──────── Data lines ────────

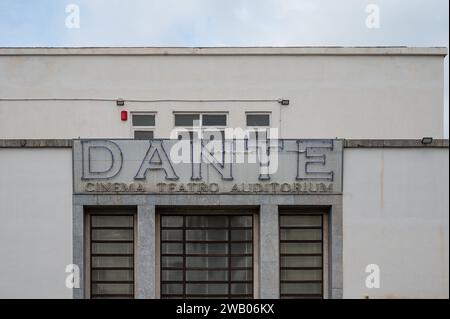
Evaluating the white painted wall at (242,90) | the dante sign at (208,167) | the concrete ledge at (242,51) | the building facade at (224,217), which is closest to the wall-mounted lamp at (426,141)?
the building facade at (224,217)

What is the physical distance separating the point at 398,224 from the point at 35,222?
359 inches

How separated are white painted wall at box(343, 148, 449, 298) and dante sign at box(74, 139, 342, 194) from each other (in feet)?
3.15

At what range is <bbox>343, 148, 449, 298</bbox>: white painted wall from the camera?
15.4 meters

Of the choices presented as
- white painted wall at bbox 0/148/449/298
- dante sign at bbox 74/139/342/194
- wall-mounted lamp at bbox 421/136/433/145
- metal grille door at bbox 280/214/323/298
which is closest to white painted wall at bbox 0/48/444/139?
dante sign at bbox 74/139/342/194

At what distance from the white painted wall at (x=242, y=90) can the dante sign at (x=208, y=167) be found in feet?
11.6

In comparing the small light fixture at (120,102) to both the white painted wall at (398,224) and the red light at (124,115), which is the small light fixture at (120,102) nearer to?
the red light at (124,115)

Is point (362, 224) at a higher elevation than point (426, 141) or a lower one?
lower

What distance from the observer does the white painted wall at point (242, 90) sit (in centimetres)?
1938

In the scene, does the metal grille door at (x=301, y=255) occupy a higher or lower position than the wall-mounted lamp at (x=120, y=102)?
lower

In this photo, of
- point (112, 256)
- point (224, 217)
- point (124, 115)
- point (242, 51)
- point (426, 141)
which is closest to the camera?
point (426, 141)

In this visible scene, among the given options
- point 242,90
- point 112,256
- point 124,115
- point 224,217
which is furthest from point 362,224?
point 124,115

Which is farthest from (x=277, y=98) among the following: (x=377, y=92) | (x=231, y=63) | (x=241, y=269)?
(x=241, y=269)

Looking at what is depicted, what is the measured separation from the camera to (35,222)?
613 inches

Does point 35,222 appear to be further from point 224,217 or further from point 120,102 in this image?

────────
──────── Data lines ────────

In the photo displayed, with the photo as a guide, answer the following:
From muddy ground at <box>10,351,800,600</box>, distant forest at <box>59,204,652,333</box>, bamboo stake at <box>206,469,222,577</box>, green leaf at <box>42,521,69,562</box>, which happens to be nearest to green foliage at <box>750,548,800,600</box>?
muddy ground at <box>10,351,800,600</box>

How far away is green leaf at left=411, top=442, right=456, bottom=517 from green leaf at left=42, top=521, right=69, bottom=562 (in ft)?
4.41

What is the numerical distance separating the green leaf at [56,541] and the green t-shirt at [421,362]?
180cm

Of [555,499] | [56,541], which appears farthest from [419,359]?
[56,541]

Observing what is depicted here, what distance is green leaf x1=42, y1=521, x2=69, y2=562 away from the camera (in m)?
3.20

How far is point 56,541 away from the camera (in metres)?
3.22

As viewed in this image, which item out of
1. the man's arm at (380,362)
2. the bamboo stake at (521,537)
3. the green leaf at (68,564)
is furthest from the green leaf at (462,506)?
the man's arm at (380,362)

────────
──────── Data lines ────────

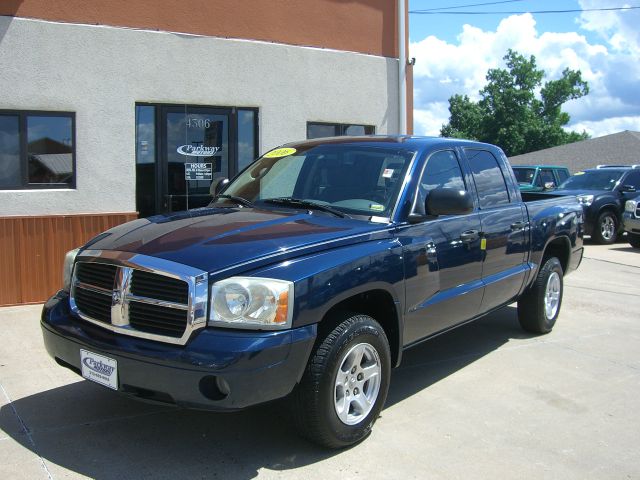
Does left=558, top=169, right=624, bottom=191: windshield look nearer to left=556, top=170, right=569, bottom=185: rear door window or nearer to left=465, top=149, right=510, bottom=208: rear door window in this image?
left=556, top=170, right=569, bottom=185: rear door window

────────

→ Written exercise
Write out the data above again from the line with "Evaluating the white" to the line with "15.4 meters", both of those lines included, and nothing else.

→ Result of this task
Evaluating the white painted wall at (242,90) | the dante sign at (208,167) | the concrete ledge at (242,51) | the building facade at (224,217), which is closest to the wall-mounted lamp at (426,141)?
the building facade at (224,217)

What is the physical distance separating the point at 398,224 from the point at 35,222?
359 inches

How separated are white painted wall at box(343, 148, 449, 298) and dante sign at box(74, 139, 342, 194) from each other (in feet)?
3.15

At what range is <bbox>343, 148, 449, 298</bbox>: white painted wall from the camera?
15.4 meters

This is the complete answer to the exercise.